Na pytanie, czy w związku z tym będzie przeszkadzał w obsadzie polskich ambasad odpowiedział, że nie. - Jeżeli jakiś ambasador będzie miał moją 100-procentową akceptację, to oczywiście zostanie wysłany - zaznaczył Lech Kaczyński. Dodał, że do konstytucyjnych uprawnień prezydenta należy powoływanie przedstawicieli RP w innych państwach i organizacjach międzynarodowych.
Prezydent podkreślił, że podczas spotkania z Donaldem Tuskiem przekaże mu informacje na temat Sikorskiego, które nie są jawne. Na pytanie, czy są to "straszne" informacje, odparł, że Tusk sam to oceni, ale przekazanie ich nastąpi "nawet bez towarzystwa najbliższych współpracowników prezydenta".
- Właśnie w tej sprawie chcę się spotkać - przyznał Lech Kaczyński.Prezydent ujawnił natomiast, że jednym z powodów takiej opinii jest forsowana przez Sikorskiego "uparta chęć" powoływania na "różne stanowiska" byłego szefa WSI gen. Marka Dukaczewskiego.

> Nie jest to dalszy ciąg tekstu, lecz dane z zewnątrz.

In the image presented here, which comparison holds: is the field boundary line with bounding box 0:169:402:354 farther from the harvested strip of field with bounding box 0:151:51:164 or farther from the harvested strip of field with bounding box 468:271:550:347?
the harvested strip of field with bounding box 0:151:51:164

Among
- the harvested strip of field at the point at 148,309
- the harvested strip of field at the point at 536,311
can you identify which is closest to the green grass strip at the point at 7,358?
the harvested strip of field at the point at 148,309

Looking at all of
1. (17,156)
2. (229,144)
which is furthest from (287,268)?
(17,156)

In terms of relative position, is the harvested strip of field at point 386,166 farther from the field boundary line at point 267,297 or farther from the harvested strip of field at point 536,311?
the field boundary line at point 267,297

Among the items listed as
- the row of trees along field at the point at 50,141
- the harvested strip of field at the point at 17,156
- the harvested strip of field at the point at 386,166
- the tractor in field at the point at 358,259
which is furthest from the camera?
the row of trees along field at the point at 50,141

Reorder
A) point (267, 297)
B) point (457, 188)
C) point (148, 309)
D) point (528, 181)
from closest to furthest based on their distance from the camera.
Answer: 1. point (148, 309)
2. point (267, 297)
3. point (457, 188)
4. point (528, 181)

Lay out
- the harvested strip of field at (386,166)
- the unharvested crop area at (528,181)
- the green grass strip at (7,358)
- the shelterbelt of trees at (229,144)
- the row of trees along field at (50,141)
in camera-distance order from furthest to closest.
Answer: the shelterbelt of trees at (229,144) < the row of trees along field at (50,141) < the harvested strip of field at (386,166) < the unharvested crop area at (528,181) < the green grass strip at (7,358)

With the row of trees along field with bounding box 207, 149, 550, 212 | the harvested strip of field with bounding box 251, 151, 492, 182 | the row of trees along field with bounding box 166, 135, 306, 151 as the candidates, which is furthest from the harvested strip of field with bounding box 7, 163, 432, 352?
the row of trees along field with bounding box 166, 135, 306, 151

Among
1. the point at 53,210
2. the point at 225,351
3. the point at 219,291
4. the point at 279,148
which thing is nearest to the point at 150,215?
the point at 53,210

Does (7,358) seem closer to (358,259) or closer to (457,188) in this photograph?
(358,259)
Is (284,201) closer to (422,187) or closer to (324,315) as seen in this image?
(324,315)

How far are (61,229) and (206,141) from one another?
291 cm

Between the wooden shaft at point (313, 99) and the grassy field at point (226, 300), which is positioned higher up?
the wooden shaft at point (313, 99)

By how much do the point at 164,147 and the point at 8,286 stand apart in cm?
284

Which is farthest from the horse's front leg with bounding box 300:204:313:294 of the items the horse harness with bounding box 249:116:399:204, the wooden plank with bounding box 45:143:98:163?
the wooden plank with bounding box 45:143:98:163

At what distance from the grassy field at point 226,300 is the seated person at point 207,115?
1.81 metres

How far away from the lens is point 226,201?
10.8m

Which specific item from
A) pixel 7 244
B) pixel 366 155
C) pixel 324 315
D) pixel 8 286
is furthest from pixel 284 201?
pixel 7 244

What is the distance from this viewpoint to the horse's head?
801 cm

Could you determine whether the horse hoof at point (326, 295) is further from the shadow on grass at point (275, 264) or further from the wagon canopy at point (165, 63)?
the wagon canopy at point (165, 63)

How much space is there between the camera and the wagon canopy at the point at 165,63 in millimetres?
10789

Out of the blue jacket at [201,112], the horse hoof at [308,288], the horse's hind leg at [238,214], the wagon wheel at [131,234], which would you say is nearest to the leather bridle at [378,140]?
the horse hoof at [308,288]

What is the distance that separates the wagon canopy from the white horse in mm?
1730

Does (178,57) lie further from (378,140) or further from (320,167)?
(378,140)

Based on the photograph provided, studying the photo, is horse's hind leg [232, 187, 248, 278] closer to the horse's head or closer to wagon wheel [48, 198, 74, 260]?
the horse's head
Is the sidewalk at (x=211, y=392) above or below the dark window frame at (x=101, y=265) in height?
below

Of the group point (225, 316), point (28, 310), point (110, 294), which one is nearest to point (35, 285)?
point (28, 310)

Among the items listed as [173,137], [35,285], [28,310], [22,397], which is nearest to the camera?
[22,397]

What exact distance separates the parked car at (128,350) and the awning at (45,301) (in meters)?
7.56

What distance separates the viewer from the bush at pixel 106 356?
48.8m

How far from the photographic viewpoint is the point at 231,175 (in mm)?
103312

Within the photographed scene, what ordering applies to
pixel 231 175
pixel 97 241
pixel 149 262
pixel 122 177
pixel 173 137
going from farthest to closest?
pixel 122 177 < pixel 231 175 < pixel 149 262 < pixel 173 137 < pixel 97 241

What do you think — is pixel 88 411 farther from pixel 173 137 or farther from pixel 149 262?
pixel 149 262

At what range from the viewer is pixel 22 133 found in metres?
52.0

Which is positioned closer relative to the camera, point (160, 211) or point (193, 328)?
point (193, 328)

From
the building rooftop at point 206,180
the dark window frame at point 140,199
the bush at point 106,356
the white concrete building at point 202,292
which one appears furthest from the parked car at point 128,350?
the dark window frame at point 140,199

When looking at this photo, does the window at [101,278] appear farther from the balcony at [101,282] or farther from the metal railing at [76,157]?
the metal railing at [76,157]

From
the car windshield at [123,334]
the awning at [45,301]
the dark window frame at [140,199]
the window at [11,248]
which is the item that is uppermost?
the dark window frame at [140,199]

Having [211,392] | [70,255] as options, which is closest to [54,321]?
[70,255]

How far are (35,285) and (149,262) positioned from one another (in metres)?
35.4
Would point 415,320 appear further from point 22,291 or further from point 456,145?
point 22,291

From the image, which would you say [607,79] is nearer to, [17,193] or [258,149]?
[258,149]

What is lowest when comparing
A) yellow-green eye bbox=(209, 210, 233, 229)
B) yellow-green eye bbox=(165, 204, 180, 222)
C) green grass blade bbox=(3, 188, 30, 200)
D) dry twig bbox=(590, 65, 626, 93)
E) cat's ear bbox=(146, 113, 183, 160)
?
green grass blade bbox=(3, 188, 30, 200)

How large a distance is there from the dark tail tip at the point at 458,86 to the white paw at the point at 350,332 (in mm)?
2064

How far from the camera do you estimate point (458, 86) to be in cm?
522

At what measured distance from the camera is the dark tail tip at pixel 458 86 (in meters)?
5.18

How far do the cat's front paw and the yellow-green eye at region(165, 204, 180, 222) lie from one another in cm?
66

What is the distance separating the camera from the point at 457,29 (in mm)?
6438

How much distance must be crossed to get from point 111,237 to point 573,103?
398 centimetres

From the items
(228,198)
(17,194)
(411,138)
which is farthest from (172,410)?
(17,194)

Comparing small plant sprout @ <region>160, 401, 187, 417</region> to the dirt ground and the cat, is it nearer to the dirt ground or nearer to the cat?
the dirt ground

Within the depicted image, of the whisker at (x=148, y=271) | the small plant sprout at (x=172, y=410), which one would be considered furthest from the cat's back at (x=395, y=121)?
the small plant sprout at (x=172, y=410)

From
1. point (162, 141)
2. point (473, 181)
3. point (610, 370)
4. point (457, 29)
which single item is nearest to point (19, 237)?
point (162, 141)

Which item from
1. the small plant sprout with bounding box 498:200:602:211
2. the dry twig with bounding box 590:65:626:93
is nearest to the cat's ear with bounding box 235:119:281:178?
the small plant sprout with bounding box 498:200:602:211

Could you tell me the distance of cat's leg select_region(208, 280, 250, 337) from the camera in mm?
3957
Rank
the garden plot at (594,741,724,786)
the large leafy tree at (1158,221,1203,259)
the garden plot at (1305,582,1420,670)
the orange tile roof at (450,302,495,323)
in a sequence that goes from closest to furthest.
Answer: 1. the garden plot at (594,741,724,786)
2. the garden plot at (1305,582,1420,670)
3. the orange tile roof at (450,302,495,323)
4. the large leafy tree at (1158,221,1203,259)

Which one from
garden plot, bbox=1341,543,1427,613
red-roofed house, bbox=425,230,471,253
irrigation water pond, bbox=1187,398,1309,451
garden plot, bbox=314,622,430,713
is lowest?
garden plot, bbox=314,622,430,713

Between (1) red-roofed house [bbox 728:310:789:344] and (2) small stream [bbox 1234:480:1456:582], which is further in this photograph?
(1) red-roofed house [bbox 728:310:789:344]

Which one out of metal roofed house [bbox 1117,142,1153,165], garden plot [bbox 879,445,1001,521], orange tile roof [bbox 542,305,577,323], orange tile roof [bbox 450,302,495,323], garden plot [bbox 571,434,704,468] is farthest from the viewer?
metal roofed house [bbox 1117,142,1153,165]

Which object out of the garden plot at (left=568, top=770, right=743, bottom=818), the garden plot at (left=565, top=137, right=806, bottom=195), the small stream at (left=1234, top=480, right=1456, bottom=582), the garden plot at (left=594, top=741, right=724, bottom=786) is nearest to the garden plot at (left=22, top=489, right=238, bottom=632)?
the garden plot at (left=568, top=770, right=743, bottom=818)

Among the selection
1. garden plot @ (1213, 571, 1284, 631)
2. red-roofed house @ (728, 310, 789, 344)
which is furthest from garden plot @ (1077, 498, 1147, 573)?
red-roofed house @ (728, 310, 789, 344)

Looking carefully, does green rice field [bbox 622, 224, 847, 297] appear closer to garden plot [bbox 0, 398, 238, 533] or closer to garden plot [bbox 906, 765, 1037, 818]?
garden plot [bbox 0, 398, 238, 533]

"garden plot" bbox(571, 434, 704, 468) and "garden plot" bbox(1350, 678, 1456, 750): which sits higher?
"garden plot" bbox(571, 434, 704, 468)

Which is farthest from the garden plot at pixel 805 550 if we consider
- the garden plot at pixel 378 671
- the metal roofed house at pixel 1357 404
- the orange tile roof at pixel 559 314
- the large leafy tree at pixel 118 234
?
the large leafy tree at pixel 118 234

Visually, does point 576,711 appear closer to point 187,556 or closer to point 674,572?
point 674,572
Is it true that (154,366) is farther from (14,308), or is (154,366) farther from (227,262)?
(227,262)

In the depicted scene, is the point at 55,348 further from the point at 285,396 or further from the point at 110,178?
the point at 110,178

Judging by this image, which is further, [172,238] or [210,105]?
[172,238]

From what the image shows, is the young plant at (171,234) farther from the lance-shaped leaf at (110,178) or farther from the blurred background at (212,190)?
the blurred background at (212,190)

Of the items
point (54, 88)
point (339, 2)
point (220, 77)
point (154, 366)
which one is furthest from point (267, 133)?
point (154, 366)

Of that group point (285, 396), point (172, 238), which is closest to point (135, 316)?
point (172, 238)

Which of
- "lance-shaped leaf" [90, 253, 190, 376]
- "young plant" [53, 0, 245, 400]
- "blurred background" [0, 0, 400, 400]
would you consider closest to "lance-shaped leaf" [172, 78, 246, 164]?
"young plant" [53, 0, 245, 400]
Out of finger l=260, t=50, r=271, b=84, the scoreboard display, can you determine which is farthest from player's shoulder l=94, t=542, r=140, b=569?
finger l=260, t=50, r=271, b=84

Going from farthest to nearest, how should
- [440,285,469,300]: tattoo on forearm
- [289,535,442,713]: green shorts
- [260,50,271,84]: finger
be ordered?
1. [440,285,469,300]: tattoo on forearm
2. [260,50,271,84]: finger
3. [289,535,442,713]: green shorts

Według prezydenta wiązać by się to musiało z awansem generała.
Zapowiedział, że jego rozmowa z szefem Platformy będzie też dotyczyła kwestii związanych najważniejszymi, strategicznymi, polskimi problemami w polityce zagranicznej - sprawami europejskimi, czy tarczą antyrakietową.